1.Fifteen Fifty-Three

2.May Ninth

3.Ada Jean

4.Farolim de Felgueiras

5.Pon Pón

6.Todavía Viva

 

SIDE B

1.Juegos y Nubes

2.Hold Me Up (Thank You)

3.Caja de la Sala

4.Three From Two

5.A Love International

6.Les Petits Gris

Khruangbin’s fourth studio album, A La Sala (“To the Room” in Spanish), is an exercise in returning in order to go further, and doing so on your own terms. It continues the mystery and sanctity that is the key to how bassist Laura Lee Ochoa, drummer Donald “DJ” Johnson, Jr. and guitarist Mark “Marko” Speer approach music. If 2020’s Mordechai, the last studio LP Khruangbin made without collaborators, was a party record that enhanced the band’s musical reputation far and wide, then A La Sala is the measured morning after. It’s a gorgeously airy record completed only in the company of the group’s longtime engineer Steve Christensen, with minimal overdubs. It’s a window onto the bounties powering Khruangbin’s vision, a reimagining and refueling for the long haul ahead. A La Sala scales Khruangbin down to scale up, a creative strategy with the future in mind.

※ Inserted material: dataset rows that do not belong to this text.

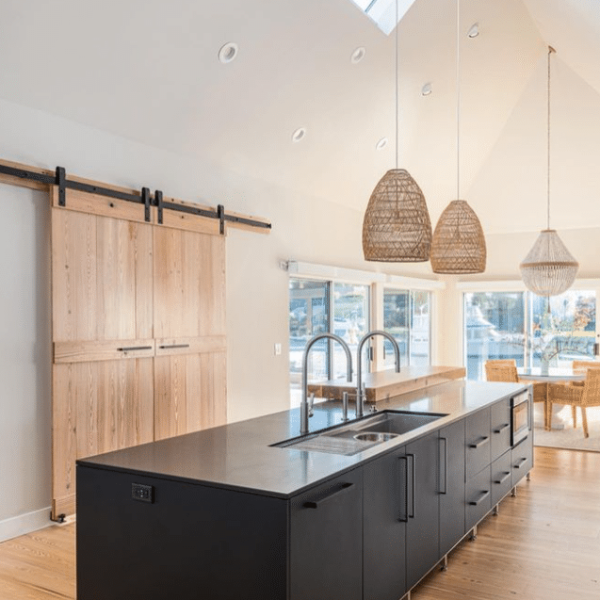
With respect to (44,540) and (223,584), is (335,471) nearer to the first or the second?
(223,584)

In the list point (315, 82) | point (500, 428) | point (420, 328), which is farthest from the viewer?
point (420, 328)

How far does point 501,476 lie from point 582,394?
3222 millimetres

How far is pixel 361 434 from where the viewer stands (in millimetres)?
3455

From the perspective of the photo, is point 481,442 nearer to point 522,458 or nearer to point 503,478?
point 503,478

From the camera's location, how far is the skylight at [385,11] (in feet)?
17.2

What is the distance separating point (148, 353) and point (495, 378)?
4472 millimetres

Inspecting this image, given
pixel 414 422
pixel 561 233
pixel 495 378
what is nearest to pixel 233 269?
pixel 414 422

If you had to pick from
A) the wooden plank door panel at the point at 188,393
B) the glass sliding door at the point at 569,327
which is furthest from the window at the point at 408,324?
the wooden plank door panel at the point at 188,393

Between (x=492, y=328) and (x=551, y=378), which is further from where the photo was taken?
(x=492, y=328)

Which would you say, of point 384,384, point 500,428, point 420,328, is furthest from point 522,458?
point 420,328

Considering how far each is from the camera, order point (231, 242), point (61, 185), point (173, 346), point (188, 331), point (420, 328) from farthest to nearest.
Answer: point (420, 328) < point (231, 242) < point (188, 331) < point (173, 346) < point (61, 185)

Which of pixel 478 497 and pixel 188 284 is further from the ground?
pixel 188 284

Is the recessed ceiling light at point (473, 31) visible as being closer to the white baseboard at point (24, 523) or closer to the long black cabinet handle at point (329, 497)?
the long black cabinet handle at point (329, 497)

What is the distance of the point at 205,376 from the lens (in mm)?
5539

The trio’s collective musical DNA, the years spent constructing it in Houston’s local-meets-global cultural stew, ensures the band continues to sound like no one but itself. A cascade of crisp melodies emanates from Marko’s reverb-heavy electric, dancing gently around Laura Lee’s minimalist almost-dub bass triangles, while DJ’s drums serve as the tightened-up pocket and unwavering dance-floor on which all this movement takes place. Yet there’s a freshness to A La Sala’s instrumental interactivity, less concerned with getting further out than going deeper in, a profound desire to celebrate the world’s external wonders. Where prior albums strived towards music’s polyglot edges, such inquiries now sound like beloved intimacies. Here, Khruangbin’s sonic touch-points — whether spaghetti-western film scores (on “Fifteen Fifty-Three”), West African discos (on “Pon Pón”), G-funk fantasias (“Todavía Viva”), living room dancing moments (the first single, “A Love International”), or even ambient found-sounds (on “Farolim de Felgueiras and throughout the album”) — are ingrained characteristics. This is who they are! Unique and huge (and growing), ambitious and driven.

Khruangbin’s aspirations and commitment to playful creativity even extends to A La Sala’s vinyl packages, of which there will be seven distinctive covers and color-sets. Designed by the band using Marko’s multitude of travelog photos, the images are windows from the band’s living room onto a set of daydreams, scenes of impossible skies, external glances that illuminate what is going on inside. Each cover image comes with a matching color vinyl. These too are all about looking out and looking back, in order to better look ahead.